*Input*
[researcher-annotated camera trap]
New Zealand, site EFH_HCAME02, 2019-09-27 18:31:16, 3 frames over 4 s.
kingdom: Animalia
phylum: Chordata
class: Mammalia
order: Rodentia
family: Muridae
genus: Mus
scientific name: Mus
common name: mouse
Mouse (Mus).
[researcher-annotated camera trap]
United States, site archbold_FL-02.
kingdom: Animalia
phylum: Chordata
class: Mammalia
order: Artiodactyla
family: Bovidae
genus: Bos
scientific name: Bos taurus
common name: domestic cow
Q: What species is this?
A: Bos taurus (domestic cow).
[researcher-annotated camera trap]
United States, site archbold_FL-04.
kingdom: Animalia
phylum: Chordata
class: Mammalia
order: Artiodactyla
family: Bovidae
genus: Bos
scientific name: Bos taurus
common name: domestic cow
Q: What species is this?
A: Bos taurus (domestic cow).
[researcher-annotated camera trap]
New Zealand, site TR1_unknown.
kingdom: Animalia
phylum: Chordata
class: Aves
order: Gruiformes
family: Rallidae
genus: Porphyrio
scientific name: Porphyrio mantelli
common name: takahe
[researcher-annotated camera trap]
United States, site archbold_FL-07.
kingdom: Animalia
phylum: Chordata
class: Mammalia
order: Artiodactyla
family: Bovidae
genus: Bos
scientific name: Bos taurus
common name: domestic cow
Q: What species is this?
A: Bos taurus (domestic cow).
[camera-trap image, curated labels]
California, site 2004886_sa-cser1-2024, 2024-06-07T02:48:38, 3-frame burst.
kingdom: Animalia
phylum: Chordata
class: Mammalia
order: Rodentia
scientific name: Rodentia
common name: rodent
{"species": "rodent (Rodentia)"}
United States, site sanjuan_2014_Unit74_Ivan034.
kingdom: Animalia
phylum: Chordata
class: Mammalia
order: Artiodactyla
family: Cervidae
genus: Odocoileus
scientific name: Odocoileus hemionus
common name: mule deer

*Assignment*
Write the data out again, verbatim.

*Solution to this task*
[researcher-annotated camera trap]
New Zealand, site EFH_HCAME02, 2019-09-27 18:31:16, 3 frames over 4 s.
kingdom: Animalia
phylum: Chordata
class: Mammalia
order: Rodentia
family: Muridae
genus: Mus
scientific name: Mus
common name: mouse
Mouse (Mus).
[researcher-annotated camera trap]
United States, site archbold_FL-02.
kingdom: Animalia
phylum: Chordata
class: Mammalia
order: Artiodactyla
family: Bovidae
genus: Bos
scientific name: Bos taurus
common name: domestic cow
Q: What species is this?
A: Bos taurus (domestic cow).
[researcher-annotated camera trap]
United States, site archbold_FL-04.
kingdom: Animalia
phylum: Chordata
class: Mammalia
order: Artiodactyla
family: Bovidae
genus: Bos
scientific name: Bos taurus
common name: domestic cow
Q: What species is this?
A: Bos taurus (domestic cow).
[researcher-annotated camera trap]
New Zealand, site TR1_unknown.
kingdom: Animalia
phylum: Chordata
class: Aves
order: Gruiformes
family: Rallidae
genus: Porphyrio
scientific name: Porphyrio mantelli
common name: takahe
[researcher-annotated camera trap]
United States, site archbold_FL-07.
kingdom: Animalia
phylum: Chordata
class: Mammalia
order: Artiodactyla
family: Bovidae
genus: Bos
scientific name: Bos taurus
common name: domestic cow
Q: What species is this?
A: Bos taurus (domestic cow).
[camera-trap image, curated labels]
California, site 2004886_sa-cser1-2024, 2024-06-07T02:48:38, 3-frame burst.
kingdom: Animalia
phylum: Chordata
class: Mammalia
order: Rodentia
scientific name: Rodentia
common name: rodent
{"species": "rodent (Rodentia)"}
United States, site sanjuan_2014_Unit74_Ivan034.
kingdom: Animalia
phylum: Chordata
class: Mammalia
order: Artiodactyla
family: Cervidae
genus: Odocoileus
scientific name: Odocoileus hemionus
common name: mule deer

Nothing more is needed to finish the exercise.